* [Reading passage]
+ + + + +

Motet by Josquin des Prez

Inviolata, integra et casta es Maria (You are inviolate, untouched, and chaste, Mary) is a motet by Josquin des Prez. One of his most famous compositions, it divides the cantus firmus into three sections and is scored for five voices—two carrying the canonical melody and three free.

==History==
Composed by Josquin des Prez, the motet first appeared in print around 1519, with the publication of Motetti de la corona, libro quarto by Ottaviano Petrucci. The cantus firmus is a twelfth-century Gregorian melody titled Inviolata that was traditionally performed during Candlemas; Josquin based his composition on a particular version of Inviolata sung at the Basilica of Our Lady, Tongeren.

==Structure==
The motet is scored for five voices: three free ones and two singing the cantus firmus, which is divided into three sections and expressed in whole notes. The time interval between the voices singing the cantus firmus decreases with each section, from three breves to two to one. In the opening bars (1–15), perfect modus is employed, creating a dignified atmosphere, whereas imperfect modus is established at the start of the second part. The five-breve phrase "O benigna, O regina, O Maria" is repeated thrice in the third section, with all five voices singing the same chords. In total, the motet is made up of some 144 (12 x 12) breves, a reference to the "holy" figure associated with Mary and the "woman of the apocalypse" with "a crown of twelve stars" around her head in the Book of Revelation.

==Legacy==
The motet is one of Josquin's most famous works, and was reworked by several composers especially during the early sixteenth century, such as Antonio de Cabezón and Philippe Verdelot.

+ + + + +

* [Material provided]
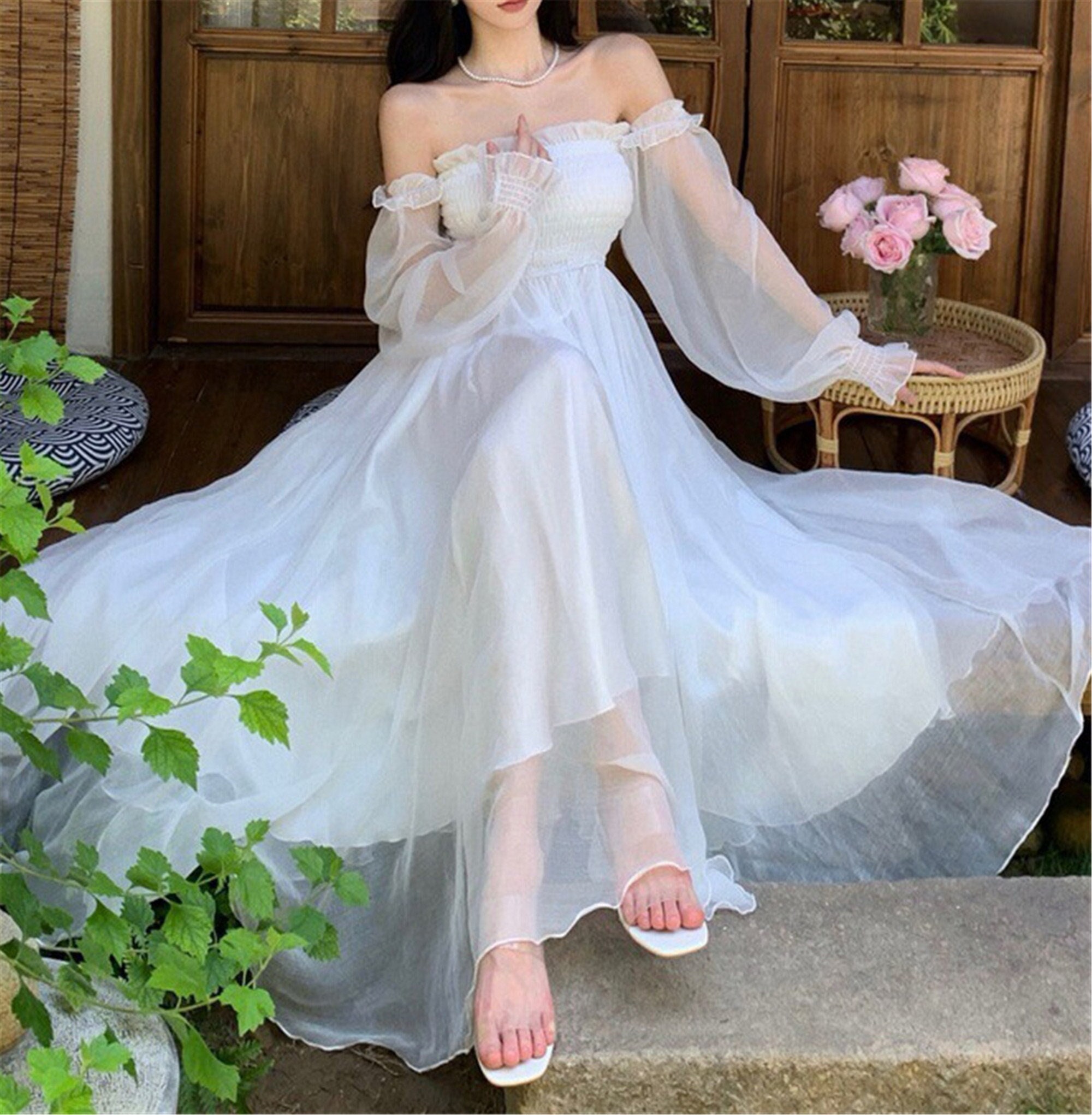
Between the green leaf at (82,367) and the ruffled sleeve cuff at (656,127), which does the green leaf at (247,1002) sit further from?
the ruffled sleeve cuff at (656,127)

+ + + + +

* [About this exercise] Please reproduce the stretch of the text on Josquin's motet from "Inviolata, integra et" through "and three free.", keeping every word and punctuation mark unchanged.

* [Response area]
Inviolata, integra et casta es Maria (You are inviolate, untouched, and chaste, Mary) is a motet by Josquin des Prez. One of his most famous compositions, it divides the cantus firmus into three sections and is scored for five voices—two carrying the canonical melody and three free.